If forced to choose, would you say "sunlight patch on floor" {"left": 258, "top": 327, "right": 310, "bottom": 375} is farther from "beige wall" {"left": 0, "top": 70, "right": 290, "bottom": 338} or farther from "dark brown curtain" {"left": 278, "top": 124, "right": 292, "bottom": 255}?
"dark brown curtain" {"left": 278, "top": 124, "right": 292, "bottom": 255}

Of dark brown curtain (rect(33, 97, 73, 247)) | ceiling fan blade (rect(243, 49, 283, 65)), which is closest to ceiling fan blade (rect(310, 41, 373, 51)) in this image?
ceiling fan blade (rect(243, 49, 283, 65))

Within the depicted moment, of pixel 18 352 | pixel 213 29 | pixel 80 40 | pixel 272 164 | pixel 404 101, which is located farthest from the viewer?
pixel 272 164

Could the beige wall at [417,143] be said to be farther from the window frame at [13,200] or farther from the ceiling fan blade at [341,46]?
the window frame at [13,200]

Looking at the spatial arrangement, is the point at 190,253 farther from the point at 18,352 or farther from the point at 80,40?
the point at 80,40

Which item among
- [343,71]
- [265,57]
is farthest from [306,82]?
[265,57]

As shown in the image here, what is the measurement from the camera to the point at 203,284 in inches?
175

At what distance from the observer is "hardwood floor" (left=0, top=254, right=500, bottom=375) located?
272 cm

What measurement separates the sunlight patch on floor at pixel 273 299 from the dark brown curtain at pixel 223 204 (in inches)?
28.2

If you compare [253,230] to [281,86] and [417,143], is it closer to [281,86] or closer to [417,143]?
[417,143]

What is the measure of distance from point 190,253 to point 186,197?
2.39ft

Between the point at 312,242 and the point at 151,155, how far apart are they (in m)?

> Stated exercise:
Reproduce the data above in full, substituting "cream wall" for each instance of "beige wall" and keeping all other text unchanged.

> Exercise response:
If forced to choose, would you say "sunlight patch on floor" {"left": 258, "top": 327, "right": 310, "bottom": 375} is farther from "cream wall" {"left": 0, "top": 70, "right": 290, "bottom": 338} or farther from "dark brown curtain" {"left": 278, "top": 124, "right": 292, "bottom": 255}?
"dark brown curtain" {"left": 278, "top": 124, "right": 292, "bottom": 255}

Of dark brown curtain (rect(33, 97, 73, 247)) | ceiling fan blade (rect(243, 49, 283, 65)), which is closest to ceiling fan blade (rect(310, 41, 373, 51)) in this image?
ceiling fan blade (rect(243, 49, 283, 65))

Within the depicted moment, of pixel 18 352 | pixel 213 29 | pixel 80 40 | pixel 272 164 | pixel 404 101, which is located farthest from the viewer?
pixel 272 164

Could the cream wall at [417,143] be said to be farther from the window frame at [13,200] or farther from the ceiling fan blade at [341,46]?
the window frame at [13,200]

Looking at the spatial arrangement, is the point at 190,253 farther from the point at 18,352 or farther from the point at 80,40?
the point at 80,40

Which item among
- [343,71]
- [265,57]
is farthest from [306,82]?
[265,57]

As shown in the image here, what is the measurement from the camera to the point at 203,284 in inches?
175

At what distance from the observer is "hardwood floor" (left=0, top=254, right=500, bottom=375) located?
272 cm

What measurement separates the sunlight patch on floor at pixel 273 299 from the dark brown curtain at pixel 223 204 (in inches)?
28.2

If you compare [253,230] to [281,86] and [417,143], is it closer to [281,86] or closer to [417,143]?
[417,143]

What is the measure of distance from point 190,253 to point 186,197?
2.39ft

Between the point at 312,242 and the point at 151,155, how far apart are they (in m)?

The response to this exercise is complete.